L’aube après la nuit

(1ere partie)

« Les deux chantent différemment un même thème ».

Mener une vie de qualité en ayant la tête libre de tout ce qui affecte la conscience n’est pas une tâche purement individuelle ni une obligation collective ou politique. Après avoir lu pour la seconde fois L’aube après la nuit [Prix Deschamps 2005], je ne mets pas en doute que la vie dépend de chacun de nous et qu’il revient à chacun de décider de rêver sa vie et la façon de la vivre. Mais les décisions importantes ne sont jamais exclusivement privées ni concernent seulement l’individu ou les individus qui la prennent. Dans un récit comme celui que nous commentons, les femmes dans la condition de la jeune Elise devaient paraître abimées et les hommes (à travers l’expérience d’un amour jugé insuffisant par Guy), désillusionnés, désappointés. La récusation de l’aveu d’une fille dont la candeur est jugée s’écarter de la normale semble être considérée comme une affaire authentique, une transgression du droit fondamental de la femme ; tout comme l’absence de preuves tangibles de la pureté de celle-ci, en dehors d’un choc traumatique préalable (tel que signalé dans Hijos de papa), mérite d’être considérée comme une fourberie, une perfidie même. Les imbrications des réalités dans les relations qui ont la qualité de donner « l’impression de l’expérience vécue, d’absolue authenticité, et dissiper la crainte et la suspicion du lecteur par rapport à la véracité de la fiction romanesque parviennent à introduire dans la linéarité du récit, avec des digressions, des éléments thématiques indispensables pour son entière compréhension.

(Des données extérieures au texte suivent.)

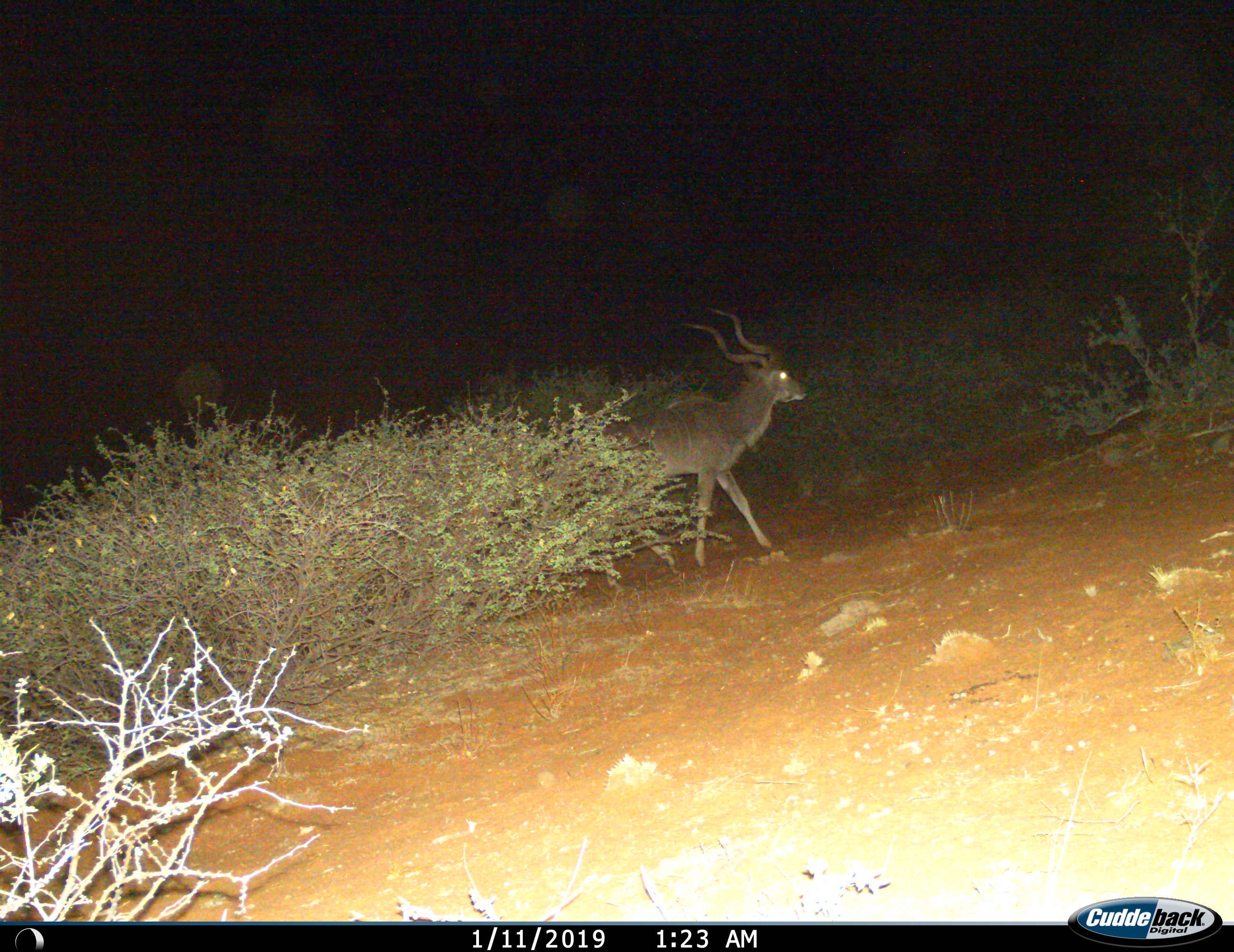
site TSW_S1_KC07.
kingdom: Animalia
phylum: Chordata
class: Mammalia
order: Artiodactyla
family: Bovidae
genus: Tragelaphus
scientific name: Tragelaphus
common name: kudu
Kudu (Tragelaphus), count 1. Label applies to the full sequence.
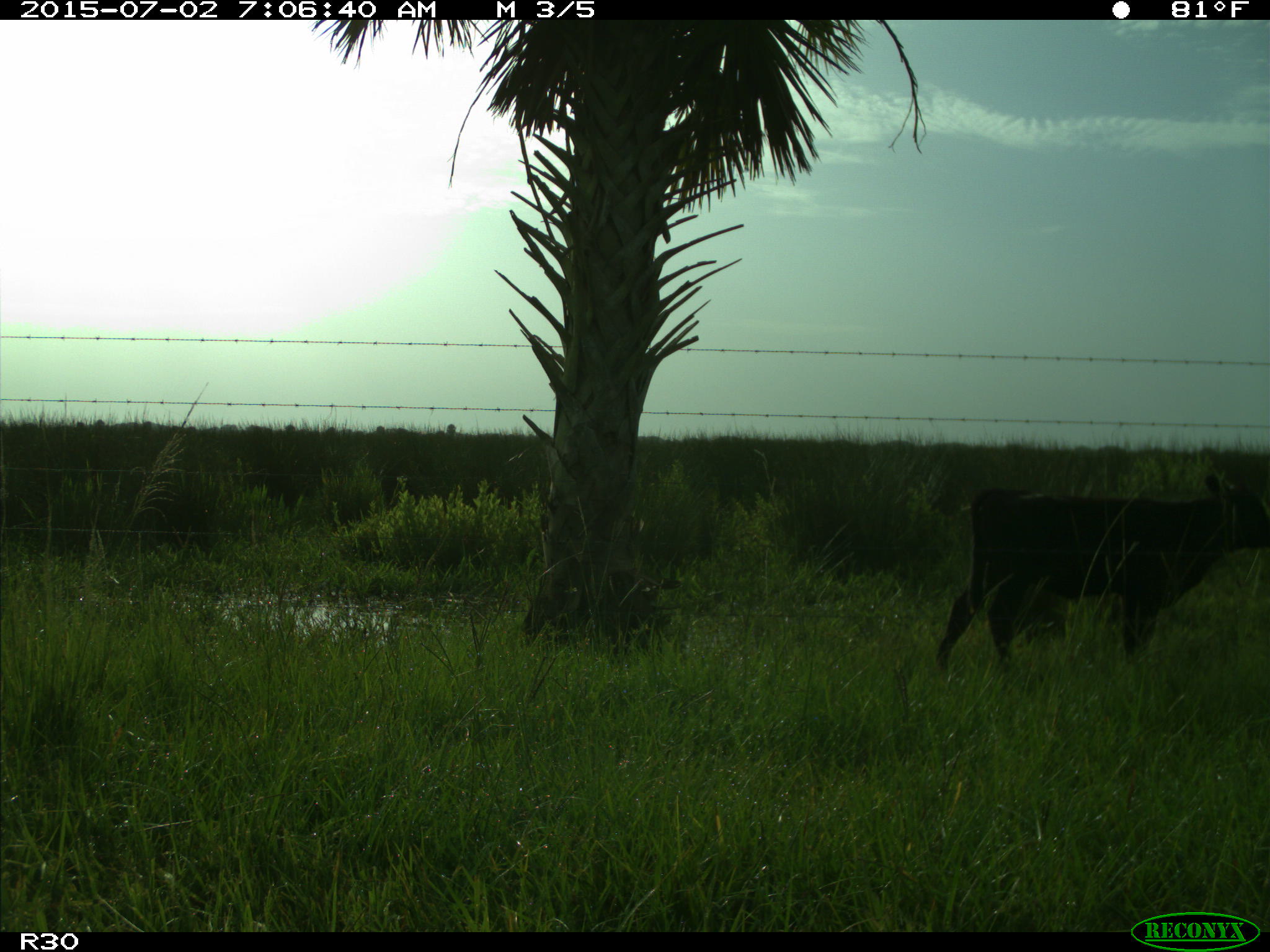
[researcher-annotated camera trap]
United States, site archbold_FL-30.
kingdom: Animalia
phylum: Chordata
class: Mammalia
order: Artiodactyla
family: Bovidae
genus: Bos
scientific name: Bos taurus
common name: domestic cow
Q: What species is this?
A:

Probablement Elise est une jeune fille de la moyenne bourgeoisie haïtienne, une sacrée cachottière (et peut-être aussi menteuse  par vantardise, mais combien généreuse envers son partenaire) qui, à l’adolescence – durée pendant laquelle les innocences se violent en faisant de jolis péchés ou se violent par étourderie sans commettre de péché – eut une première relation amoureuse, puis (à côté d’un ami d’antan qui l’enlace toujours tendrement quand ils sont ensembles) une autre à seize ans mais cette fois avec un partenaire de sept ans son aîné qui a découvert en elle quelque chose de lugubre - une pureté invisible - pour une fille prétendument réservée, scolarisée chez les sœurs en plus : il n’ y avait pas loin d’une ingénue libertine à  une gourgandine. Condition que refuse pourtant la jeune fille, et c’est là que ça a dégénéré, la jugeant indigne d’elle, un peu comme Lauréal, dans la pièce Kavalye Polka [1984] de Syto Cavé, qui se refusait à assumer sa situation de mendiant, prétextant des circonstances atténuantes.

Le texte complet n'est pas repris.